Top of Given passage
The main point here is that there is virtually no substantiation that any of these religions originated from the presumed creator. However, Paganism, Buddhism, Hinduism and few more religions do not rely on single creator or divine authority as the source of the religion. Buddhism believes in eternal cycle of life and death until terminated by nirvana.

On the other hand, Zoroastrianism, Judaism, Christianity, Islam and a bewildering variety of sects within these religions believe in Yahweh, God or Allah as the creator who is assumed to be all-powerful, eternal, omnipresent, omniscient and incomprehensible. God is ineffable, beyond any query, and any aspersion or derision of this powerful creator is blasphemous. All knowledge derives from Him and all praise to Him. However, Judaism and Christianity have gradually moved away from blind adherence to such theological doctrines. But Islam or more particularly the Sunnis have maintained total reliance of such narrative. Allah created human beings, there is a day of judgement, heaven and hell awaits life after death etc. Human beings are composed of body and soul – body perishes on death but soul returns to God!

As mentioned above, Judaism, the originator of monotheism through Abraham, had moved away from strict submission to scripture dealing with life after death. Rabbi Manis Friedman, dean of the Bais Chana Institute of Jewish Studies, said in a speech in 2012 that the question of life after death is non-sensical. But he believed that soul is a living thing which goes back to where it came from, probably to heaven; but body perishes and goes back to soil. He also held the view that heaven and hell don’t exist, but if someone wants to believe in these things, he has the right to do so.

The Christianity, particularly Catholicism, and Islam, both Shia and Sunni, believe strongly in life after death; because without it the whole edifice of the religion incorporating the final day of judgement; existence of heaven and hell etc would collapse. The question may be raised that how the body of the dead person would be revived, at what age and in what condition etc would that revival be and it remained unanswered in these religions. 

These two religions along with Judaism proclaim that the creator created the vast universe, made every animate and inanimate thing follow certain orders etc. The traditional creator had been assigned in these religions essential attributes – He must be present right from or even before the beginning and will last until or beyond the end of creation. He is all-powerful, omniscient, omnipresent and He is not accountable to anybody; He can see past, present and future. Any derogatory or disrespectful remark or any question about God’s authority is blasphemous.

The Dutch philosopher, Baruch Spinoza’s (1632 – 1677), view of God was totally dismissive of all these gobbledegook. He showed through the power of logic that God and Nature are one and the same thing. He started from the fundamental logic that there must be a single self-subsistent entity that must be the creator and the creation. This unity of cause (source) and the consequence (creation) must be there to remove the inexplicable question that if creator created everything, then who created the creator? The creator and creation must be merged into one.
Bottom of Given passage
Problems and tasks.
[A] In the passage on religion and the creator, what did Spinoza show through the power of logic about God and Nature?
[B] Quote the passage on religion and the creator, from the words "On the other" through the words "returns to God!".
Top of Data extract
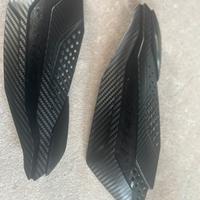 Paramani circuit neri carbon
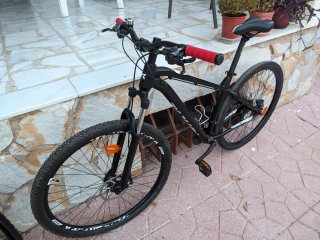 Bicicleta Montaña Mítica Trail 50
Bottom of Data extract
Response list.
[A] He showed that God and Nature are one and the same thing.

[B]
On the other hand, Zoroastrianism, Judaism, Christianity, Islam and a bewildering variety of sects within these religions believe in Yahweh, God or Allah as the creator who is assumed to be all-powerful, eternal, omnipresent, omniscient and incomprehensible. God is ineffable, beyond any query, and any aspersion or derision of this powerful creator is blasphemous. All knowledge derives from Him and all praise to Him. However, Judaism and Christianity have gradually moved away from blind adherence to such theological doctrines. But Islam or more particularly the Sunnis have maintained total reliance of such narrative. Allah created human beings, there is a day of judgement, heaven and hell awaits life after death etc. Human beings are composed of body and soul – body perishes on death but soul returns to God!